━━ Documentfragment ━━

ECLI:NL:RBROT:2023:9298

Rechtbank Rotterdam

Datum uitspraak
7 september 2023
Publicatiedatum
6 oktober 2023
Zaaknummer
10302313 CV EXPL 23-354tussenvonnis
Instantie
Rechtbank Rotterdam
Type
Uitspraak
Procedures
  • Eerste aanleg - enkelvoudig
Rechters
Vindplaatsen
  • Rechtspraak.nl
AI samenvatting door LexboostAutomatisch gegenereerd

Aansprakelijkheid van assurantie tussenpersoon voor het niet afsluiten van een rechtsbijstandverzekering

In deze zaak, behandeld door de Rechtbank Rotterdam op 7 september 2023, hebben eisers, vertegenwoordigd door mr. N.J. Brouwer, Financepoint B.V. aangeklaagd wegens het niet afsluiten van een rechtsbijstandverzekering. Eisers, die in 2018 een nieuwbouwwoning hebben gekocht met de intentie deze te verhuren, hebben Financepoint gevraagd om de noodzakelijke verzekeringen af te sluiten. Bij een juridisch conflict met de huurder bleek echter dat er geen rechtsbijstandverzekering was afgesloten, waardoor eisers zelf de kosten voor rechtsbijstand moesten dragen. Ze hebben Financepoint aansprakelijk gesteld voor de geleden schade, die zij op € 10.774,08 hebben begroot, plus buitengerechtelijke incassokosten.

━━━
━━ Getoonde gegevens ━━

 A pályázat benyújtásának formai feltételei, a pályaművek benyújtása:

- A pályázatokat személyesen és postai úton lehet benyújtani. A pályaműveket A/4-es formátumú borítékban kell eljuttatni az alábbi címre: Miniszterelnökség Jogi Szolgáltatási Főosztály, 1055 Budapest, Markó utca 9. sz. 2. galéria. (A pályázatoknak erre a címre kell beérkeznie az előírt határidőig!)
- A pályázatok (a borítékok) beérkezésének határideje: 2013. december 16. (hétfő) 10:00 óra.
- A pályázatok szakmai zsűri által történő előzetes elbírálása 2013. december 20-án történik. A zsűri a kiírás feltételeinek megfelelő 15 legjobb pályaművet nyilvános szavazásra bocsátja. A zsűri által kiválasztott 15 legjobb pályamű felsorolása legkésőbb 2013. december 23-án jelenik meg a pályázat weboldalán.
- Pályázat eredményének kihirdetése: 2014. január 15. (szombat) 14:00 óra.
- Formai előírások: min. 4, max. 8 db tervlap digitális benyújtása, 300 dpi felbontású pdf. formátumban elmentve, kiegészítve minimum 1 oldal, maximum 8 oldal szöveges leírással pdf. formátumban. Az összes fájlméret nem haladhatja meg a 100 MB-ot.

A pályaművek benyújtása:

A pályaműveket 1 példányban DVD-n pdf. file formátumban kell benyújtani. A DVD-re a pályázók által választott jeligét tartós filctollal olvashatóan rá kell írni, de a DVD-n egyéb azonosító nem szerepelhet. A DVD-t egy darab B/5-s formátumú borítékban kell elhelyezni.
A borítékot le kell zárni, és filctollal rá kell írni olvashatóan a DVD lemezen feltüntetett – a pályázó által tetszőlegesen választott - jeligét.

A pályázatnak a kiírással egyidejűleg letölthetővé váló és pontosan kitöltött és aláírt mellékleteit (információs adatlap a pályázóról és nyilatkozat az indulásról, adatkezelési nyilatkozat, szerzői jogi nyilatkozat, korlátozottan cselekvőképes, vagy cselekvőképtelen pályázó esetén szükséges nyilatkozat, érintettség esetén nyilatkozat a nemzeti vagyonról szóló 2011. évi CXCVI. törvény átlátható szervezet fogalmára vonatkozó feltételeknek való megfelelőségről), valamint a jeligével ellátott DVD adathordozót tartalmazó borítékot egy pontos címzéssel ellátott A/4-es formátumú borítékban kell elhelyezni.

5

━━━

# Werkopdrachten
A. Op welk bedrag hebben de eisers hun schade begroot volgens de samenvatting van de uitspraak over de rechtsbijstandverzekering?
B. Zet de samenvatting van de uitspraak over de rechtsbijstandverzekering voort na de laatste zin.

# Antwoorden bij oefening
A. Op € 10.774,08, plus buitengerechtelijke incassokosten.

B.
De kantonrechter heeft geoordeeld dat Financepoint niet voldoende heeft aangetoond dat zij aan haar verplichtingen heeft voldaan. De rechter heeft Financepoint in de gelegenheid gesteld om bewijs te leveren dat zij aan eisers heeft gevraagd om een huurovereenkomst over te leggen en hen heeft gewezen op de wachttijd van drie maanden voor de rechtsbijstandverzekering. De zaak is aangehouden voor bewijslevering, waarbij de rechter heeft aangegeven dat als Financepoint niet in deze bewijsopdracht slaagt, zij aansprakelijk zal zijn voor de schade van eisers. De rechter heeft ook overwogen dat de buitengerechtelijke incassokosten van € 1.068,12 toewijsbaar zijn, en dat de wettelijke rente ook verschuldigd is, omdat dit niet is betwist door Financepoint.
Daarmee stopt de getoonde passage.